2. Don’t be a mind reader – “Men and women tend to respond to stress differently, so don’t assume you know what your mate is feeling,” says Pamela Fawcett Pressman, a licensed professional counsellor in Voorhees, N.J. Ask what’s on his mind.” This is the BIGGEST lifesaver in my relationship ever. I’d always assumed that when I would say fine that my mate would know that I’m the farthest thing from it. If you don’t know what he’s thinking, then it’s not fair to assume the opposite.
3. Voice your gratitude – Spouses who don’t feel appreciated are much more likely to feel dissatisfied in a marriage. Good thing it’s so easy to simply say, “Honey, thanks for all you do.” I feel so dependant on Gabriel and I’m not used to that. I always feel like he’s doing me favours and one day he’ll ask for a return payment. While this isn’t true, I always make sure to let him know just how much I appreciate all that he does for me – if it’s by getting him a coke from the fridge or singing him a song from my bed.
4. Make sure caring goes both ways – “Every marriage involves give and take, even when someone is sick. If that ratio gets too far out of balance, it can cause some real problems,” says McDaniel.
I don’t know if I fully agree with the wording of this one. It almost seems as if it’s saying that despite you being sick, you should push forward anyways to stop your partner from feeling like they’re being used. This goes back to the communication point and instead of imagining what these boundaries are, you should talk about them so that no expectations are unheard and no one feels used.
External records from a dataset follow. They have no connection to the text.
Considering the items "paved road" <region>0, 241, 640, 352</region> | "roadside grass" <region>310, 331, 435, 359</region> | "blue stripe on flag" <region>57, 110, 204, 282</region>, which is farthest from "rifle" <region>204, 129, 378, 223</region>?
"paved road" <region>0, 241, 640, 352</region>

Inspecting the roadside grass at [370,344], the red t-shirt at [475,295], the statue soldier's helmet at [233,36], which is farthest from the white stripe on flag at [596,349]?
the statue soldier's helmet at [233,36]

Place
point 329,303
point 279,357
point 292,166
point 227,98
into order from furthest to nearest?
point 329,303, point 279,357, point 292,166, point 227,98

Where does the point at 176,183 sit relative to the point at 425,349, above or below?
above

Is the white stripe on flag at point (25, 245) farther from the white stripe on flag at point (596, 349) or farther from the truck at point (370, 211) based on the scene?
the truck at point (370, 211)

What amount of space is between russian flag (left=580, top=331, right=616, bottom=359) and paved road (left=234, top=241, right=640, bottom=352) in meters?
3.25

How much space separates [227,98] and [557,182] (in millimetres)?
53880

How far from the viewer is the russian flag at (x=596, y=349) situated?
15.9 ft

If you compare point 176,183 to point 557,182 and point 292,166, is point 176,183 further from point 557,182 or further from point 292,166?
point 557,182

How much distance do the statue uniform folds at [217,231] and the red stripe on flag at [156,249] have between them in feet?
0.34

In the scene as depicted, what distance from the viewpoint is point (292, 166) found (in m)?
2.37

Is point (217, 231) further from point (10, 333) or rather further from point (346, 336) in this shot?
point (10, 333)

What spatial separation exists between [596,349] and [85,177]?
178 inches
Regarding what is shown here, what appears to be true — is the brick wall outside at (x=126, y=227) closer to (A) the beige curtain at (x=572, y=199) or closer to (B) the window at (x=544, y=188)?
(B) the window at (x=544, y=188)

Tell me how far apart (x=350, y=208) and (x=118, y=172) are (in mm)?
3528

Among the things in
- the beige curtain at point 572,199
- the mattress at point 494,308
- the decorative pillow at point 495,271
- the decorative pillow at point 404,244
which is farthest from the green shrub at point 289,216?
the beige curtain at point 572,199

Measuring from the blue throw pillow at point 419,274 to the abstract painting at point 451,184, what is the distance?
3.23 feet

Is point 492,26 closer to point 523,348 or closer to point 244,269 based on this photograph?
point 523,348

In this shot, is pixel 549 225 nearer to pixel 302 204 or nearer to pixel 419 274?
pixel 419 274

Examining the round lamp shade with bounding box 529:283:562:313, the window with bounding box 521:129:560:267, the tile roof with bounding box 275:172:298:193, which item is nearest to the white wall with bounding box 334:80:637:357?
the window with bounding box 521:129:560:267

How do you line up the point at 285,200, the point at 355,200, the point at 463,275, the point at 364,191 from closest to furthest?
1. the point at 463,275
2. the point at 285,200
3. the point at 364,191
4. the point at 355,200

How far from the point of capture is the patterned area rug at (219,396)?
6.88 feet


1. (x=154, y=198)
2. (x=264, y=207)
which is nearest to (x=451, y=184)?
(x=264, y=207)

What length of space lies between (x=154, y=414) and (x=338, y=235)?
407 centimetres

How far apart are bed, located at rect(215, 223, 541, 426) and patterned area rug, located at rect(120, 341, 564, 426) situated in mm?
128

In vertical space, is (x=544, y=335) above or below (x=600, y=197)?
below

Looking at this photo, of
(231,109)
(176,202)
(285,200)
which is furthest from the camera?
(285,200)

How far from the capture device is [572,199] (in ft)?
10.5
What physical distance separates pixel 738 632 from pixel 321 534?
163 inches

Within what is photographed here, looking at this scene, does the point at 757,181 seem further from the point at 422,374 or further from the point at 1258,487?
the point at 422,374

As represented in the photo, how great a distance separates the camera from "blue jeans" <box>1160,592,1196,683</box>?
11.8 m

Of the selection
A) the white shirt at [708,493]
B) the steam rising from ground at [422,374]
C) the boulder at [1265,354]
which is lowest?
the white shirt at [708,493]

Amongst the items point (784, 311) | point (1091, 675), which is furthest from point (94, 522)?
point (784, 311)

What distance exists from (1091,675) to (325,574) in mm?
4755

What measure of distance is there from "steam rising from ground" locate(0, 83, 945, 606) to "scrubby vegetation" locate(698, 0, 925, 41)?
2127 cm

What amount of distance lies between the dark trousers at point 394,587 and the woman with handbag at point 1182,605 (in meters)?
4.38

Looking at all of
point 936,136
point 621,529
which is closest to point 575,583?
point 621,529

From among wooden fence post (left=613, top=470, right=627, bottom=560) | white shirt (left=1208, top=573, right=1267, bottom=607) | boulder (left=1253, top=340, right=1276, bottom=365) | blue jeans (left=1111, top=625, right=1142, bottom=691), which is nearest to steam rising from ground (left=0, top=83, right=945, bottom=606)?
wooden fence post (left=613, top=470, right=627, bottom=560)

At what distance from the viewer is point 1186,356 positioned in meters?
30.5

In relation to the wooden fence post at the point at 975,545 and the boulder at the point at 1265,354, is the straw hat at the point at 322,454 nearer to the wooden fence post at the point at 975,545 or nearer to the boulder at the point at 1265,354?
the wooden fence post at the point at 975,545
5. Face tough times side by side – “That means going to each other’s doctors appointments, even if you have to take time off work,” says Iris Waichler, author of Riding the Infertility Roller Coaster. While I understand the viewpoint of infertility and the importance of your partner being there with you, from the chronic illness standpoint, you really don’t need this unless you need help going to see your doctor. Doctors visits are like seeing a friend every other week whom you’re convinced is a vampire because of how much blood you’ve had taken. Staying side by side is important but also encourage alone time for your mate – living the life of someone else’s chronic illness is exhausting. I wouldn’t wish it on anyone and if Gabriel can take a break from it, then he’s more eager to help me when I need it and he gets to live his life as well.
I cannot stress how important communication is. I felt overwhelmed by the laundry piling up and instead of letting the feeling wash over me, I let him know. Just a simple, “Honey, I’m feeling really overwhelmed.” That’s it.
He vowed to help more so that I wouldn’t feel overwhelmed because he knows what that stress does to my pain.
Simple fix and all because I’m not a mind reader.